An die Zwischendecke komme ich von oben gut dran, aber die Schrägen sind das Problem.
Vorhanden ist eine Aluminium-Folienkaschierte Mineraldämmung die von innen auf die Sparren getackert ist.
Ich möchte die vorhandene Dämmung erhalten aber von hinten aufstocken. Die Schrägbereiche sind ca. 2,5 m und da möchte ich die Dämmung von oben einschieben.

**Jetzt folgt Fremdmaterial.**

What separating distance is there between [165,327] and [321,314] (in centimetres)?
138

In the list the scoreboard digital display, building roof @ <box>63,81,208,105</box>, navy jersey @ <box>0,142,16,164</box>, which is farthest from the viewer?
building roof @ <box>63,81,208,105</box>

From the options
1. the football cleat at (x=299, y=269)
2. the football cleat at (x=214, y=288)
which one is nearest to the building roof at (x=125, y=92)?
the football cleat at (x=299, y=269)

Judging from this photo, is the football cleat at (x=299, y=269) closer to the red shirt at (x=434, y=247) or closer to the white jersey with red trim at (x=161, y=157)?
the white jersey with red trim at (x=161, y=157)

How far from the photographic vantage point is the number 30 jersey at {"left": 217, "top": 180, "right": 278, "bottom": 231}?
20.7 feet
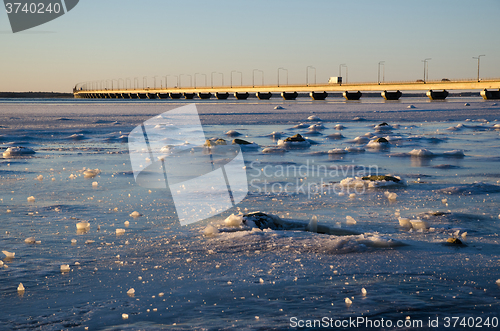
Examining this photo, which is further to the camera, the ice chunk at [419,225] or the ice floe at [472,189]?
the ice floe at [472,189]

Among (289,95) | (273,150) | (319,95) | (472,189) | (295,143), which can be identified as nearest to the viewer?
(472,189)

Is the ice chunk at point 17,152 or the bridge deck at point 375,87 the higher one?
the bridge deck at point 375,87

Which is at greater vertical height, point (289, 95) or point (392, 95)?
point (289, 95)

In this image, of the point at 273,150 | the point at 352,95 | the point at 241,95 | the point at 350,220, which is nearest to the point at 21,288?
the point at 350,220

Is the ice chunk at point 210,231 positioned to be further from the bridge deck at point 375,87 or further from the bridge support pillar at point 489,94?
the bridge support pillar at point 489,94

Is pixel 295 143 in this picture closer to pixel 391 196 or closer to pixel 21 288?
pixel 391 196

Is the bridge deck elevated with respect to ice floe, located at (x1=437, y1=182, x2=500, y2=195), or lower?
elevated

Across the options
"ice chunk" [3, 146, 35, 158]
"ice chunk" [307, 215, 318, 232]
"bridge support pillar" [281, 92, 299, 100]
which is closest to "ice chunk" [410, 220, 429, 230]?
"ice chunk" [307, 215, 318, 232]

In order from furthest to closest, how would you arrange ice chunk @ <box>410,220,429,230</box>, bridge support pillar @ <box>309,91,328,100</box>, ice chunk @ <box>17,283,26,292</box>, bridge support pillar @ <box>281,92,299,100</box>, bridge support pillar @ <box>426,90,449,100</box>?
1. bridge support pillar @ <box>281,92,299,100</box>
2. bridge support pillar @ <box>309,91,328,100</box>
3. bridge support pillar @ <box>426,90,449,100</box>
4. ice chunk @ <box>410,220,429,230</box>
5. ice chunk @ <box>17,283,26,292</box>

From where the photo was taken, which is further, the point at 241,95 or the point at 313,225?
the point at 241,95

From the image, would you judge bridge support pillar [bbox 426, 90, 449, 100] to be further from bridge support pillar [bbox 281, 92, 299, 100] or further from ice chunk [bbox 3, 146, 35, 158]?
ice chunk [bbox 3, 146, 35, 158]

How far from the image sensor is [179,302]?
375 centimetres

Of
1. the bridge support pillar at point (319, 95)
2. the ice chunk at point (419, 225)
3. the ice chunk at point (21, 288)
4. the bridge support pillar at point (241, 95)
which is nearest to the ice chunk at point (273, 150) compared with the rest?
the ice chunk at point (419, 225)

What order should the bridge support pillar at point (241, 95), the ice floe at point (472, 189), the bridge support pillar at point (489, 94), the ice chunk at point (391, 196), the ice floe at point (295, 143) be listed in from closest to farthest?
the ice chunk at point (391, 196), the ice floe at point (472, 189), the ice floe at point (295, 143), the bridge support pillar at point (489, 94), the bridge support pillar at point (241, 95)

Als Montagehilfe dachte ich eine Folie einzuschieben die an den Sparren und auf der Dämmung die Reibung verhindert und darin die Dämmung einzuführen. Die Folie könnte dann auch wieder rausgezogen werden wenn erforderlich.
In die Zwischendecke kann ich dann von oben die Dämmung einlegen.
Einen weiteren Schwachpunkt habe ich zwischen dem ersten Sparren und der Giebelwand gefunden da ist ein Zwischenraum von 2-5 cm.
Da dachte ich einfach Montageschaum einzuspritzen aushärten lassen und abschneiden, da ist nichts zwischen.
So Stelle ich mir das Projekt vor und möchte eine Beurteilung durch die Fachleute. Freuen würde ich mich über Hinweise wo Probleme auftauchen könnten und wie sie zu vermeiden sind und was sonst so alles beachtet werden muss.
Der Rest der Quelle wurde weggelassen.